--- TEXTO PROPORCIONADO ---

No había transcurrido un mes desde que se puso fin a la obligatoriedad del uso del nasobuco, y ya se anunciaba en Cuba la noticia del incremento de los casos de personas contagiadas por la COVID-19.
Casi dos meses después de implementada la medida, continúan incrementándose los casos confirmados, ligeramente, pero ahí están. Ahora, como consecuencia, se dispuso el imperativo de su empleo en medios de transporte colectivos y círculos infantiles.
Desde que se hizo público el fin de la obligatoriedad, hubo quienes, en las redes sociales y en la calle, arremetieron contra la decisión, por considerarla una puerta abierta al letal virus. Que fue un error, pues si en medio del pico más alto de la pandemia y con un cuerpo legal vigente que penaba con multas por andar en la calle sin ese tipo de protección, había gente que la incumplía, imagínense ahora..., entre otras opiniones.
No creo, sin embargo, que haya sido una determinación errática; más bien el resultado de meses de trabajo, enfrentamiento y vacunas que hicieron posible que, para finales de mayo, el país pudiera declarar el control de la COVID-19.
El error, a mi juicio, fue y sigue siendo otro, y tiene que ver con lo que no se hace bien; o mejor dicho, con lo que se deshace; con la falta de rigor en la aplicación de las disposiciones, un mal que debe encontrar cura porque están en juego la vida y también, el esfuerzo de tanta gente para que se produzca un respiro en medio de muchas complejidades, esas que vivimos a diario y no absolutamente, a causa de la enfermedad.
Cuando hablo de la falta de rigor, me refiero a las personas que parecen no tener percepción del riesgo, y con síntomas respiratorios y siendo de las llamadas vulnerables, no lo emplean como medida de protección, no solo ante el nuevo coronavirus.
Me refiero, también al necesario control por las autoridades para que se cumplan las medidas en su integralidad. Porque sucede que sí, no es obligatorio llevar la mascarilla en actividades públicas, pero al dar a conocer esa decisión, se estableció a partir del 31 de mayo pasado la obligatoriedad de su uso en escenarios con aglomeración de personas, donde no sea posible un adecuado distanciamiento físico.

--- EXTRACTOS DE DATOS ---

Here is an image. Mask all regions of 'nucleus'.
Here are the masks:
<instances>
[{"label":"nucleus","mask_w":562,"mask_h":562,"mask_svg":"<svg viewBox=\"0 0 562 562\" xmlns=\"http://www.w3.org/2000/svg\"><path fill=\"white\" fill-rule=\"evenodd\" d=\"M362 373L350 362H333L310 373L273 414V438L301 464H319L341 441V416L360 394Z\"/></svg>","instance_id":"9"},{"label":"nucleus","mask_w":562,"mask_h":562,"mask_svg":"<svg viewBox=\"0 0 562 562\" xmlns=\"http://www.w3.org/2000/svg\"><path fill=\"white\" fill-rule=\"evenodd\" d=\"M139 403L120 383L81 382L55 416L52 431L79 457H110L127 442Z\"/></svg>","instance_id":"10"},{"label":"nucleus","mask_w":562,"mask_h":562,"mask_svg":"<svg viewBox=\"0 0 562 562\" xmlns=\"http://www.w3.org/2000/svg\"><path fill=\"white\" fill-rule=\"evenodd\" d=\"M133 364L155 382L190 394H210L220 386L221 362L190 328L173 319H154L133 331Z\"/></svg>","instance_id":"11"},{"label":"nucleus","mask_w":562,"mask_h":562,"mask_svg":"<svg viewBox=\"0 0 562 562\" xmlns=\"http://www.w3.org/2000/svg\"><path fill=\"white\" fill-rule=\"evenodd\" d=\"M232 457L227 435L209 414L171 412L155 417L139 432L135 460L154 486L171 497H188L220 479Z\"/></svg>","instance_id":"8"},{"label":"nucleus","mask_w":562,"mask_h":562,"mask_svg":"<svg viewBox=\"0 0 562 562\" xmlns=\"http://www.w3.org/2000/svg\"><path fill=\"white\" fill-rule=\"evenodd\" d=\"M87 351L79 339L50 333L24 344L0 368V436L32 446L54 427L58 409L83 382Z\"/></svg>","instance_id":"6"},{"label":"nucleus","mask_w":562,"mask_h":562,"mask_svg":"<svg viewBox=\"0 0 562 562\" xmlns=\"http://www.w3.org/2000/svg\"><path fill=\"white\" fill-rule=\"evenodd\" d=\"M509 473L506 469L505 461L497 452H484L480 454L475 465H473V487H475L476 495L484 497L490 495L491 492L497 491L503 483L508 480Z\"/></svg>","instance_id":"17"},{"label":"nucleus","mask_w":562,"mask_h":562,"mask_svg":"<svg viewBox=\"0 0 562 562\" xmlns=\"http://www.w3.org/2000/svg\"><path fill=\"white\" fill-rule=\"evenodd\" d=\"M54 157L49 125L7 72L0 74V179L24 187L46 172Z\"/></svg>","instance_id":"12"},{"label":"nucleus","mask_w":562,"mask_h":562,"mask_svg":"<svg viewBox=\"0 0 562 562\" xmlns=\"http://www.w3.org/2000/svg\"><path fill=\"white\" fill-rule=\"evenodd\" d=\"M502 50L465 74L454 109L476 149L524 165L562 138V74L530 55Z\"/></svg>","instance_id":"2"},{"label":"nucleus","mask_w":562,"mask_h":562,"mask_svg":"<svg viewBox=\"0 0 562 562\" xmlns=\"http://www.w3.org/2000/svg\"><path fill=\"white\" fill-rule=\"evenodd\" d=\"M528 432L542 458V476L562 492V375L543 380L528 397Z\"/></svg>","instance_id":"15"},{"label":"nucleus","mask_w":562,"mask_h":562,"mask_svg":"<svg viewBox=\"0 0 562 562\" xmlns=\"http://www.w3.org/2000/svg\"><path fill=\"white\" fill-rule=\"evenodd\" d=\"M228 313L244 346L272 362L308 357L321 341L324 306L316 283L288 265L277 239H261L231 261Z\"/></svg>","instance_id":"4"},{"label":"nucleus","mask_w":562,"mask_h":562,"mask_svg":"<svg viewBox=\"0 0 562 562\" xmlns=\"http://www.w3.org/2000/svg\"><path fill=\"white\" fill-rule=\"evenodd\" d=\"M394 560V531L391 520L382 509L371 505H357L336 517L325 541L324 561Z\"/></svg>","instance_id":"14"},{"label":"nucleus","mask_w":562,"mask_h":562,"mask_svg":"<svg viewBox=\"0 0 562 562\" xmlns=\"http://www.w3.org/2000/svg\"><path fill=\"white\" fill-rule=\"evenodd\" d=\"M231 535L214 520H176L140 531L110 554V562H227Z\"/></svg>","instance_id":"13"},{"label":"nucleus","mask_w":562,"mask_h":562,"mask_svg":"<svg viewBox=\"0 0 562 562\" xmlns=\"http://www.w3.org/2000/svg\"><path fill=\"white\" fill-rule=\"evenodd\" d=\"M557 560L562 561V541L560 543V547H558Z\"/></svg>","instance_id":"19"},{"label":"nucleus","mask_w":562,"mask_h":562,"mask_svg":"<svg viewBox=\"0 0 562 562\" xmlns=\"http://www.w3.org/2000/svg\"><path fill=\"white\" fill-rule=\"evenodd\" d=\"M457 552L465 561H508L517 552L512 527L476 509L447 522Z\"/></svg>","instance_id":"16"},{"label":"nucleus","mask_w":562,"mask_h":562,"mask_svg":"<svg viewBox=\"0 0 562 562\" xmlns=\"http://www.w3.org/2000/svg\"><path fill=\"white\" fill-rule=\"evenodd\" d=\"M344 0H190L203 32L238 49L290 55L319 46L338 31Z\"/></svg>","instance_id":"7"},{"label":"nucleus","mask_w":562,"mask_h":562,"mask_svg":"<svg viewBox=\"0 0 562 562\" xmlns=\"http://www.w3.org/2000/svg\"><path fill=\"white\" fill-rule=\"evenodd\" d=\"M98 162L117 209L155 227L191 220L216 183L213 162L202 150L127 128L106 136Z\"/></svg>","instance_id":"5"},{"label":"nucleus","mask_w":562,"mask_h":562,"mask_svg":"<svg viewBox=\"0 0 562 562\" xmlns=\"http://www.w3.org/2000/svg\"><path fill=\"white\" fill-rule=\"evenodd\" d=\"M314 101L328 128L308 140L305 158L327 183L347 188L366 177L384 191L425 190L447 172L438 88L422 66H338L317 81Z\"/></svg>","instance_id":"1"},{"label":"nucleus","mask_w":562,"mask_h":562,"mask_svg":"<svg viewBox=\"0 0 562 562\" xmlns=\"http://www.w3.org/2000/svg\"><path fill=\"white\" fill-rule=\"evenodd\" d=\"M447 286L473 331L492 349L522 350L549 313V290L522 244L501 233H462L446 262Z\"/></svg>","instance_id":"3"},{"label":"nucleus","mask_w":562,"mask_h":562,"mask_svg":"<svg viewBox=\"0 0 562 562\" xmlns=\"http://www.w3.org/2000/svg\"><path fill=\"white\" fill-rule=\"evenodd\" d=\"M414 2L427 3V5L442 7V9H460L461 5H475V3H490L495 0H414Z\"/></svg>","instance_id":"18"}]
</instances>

---

--- CONSIGNA 1 ---
Resume en dos oraciones el texto sobre el nasobuco.
--- CONSIGNA 2 ---
Indica si cada afirmación coincide con el texto sobre el nasobuco y responde sí o no, citando las palabras del texto que lo deciden.
(a) El uso de la mascarilla volvió a ser obligatorio en los círculos infantiles.
(b) El país declaró el control de la COVID-19 a finales de abril.
(c) Al anunciarse el fin de la obligatoriedad, la mascarilla dejó de exigirse en cualquier lugar.
Responde basándote únicamente en el texto.

--- SOLUCIÓN DESARROLLADA 1 ---
Después de que en Cuba terminó la obligatoriedad del nasobuco, los casos de COVID-19 aumentaron ligeramente y se volvió a exigir su uso en los medios de transporte colectivos y los círculos infantiles. El texto sostiene que el error no fue esa decisión, sino la falta de rigor en la aplicación de las disposiciones, tanto por parte de personas sin percepción del riesgo como por el insuficiente control de las autoridades.

--- SOLUCIÓN DESARROLLADA 2 ---
(a) Sí: "se dispuso el imperativo de su empleo en medios de transporte colectivos y círculos infantiles".
(b) No: "para finales de mayo, el país pudiera declarar el control de la COVID-19".
(c) No: "se estableció a partir del 31 de mayo pasado la obligatoriedad de su uso en escenarios con aglomeración de personas".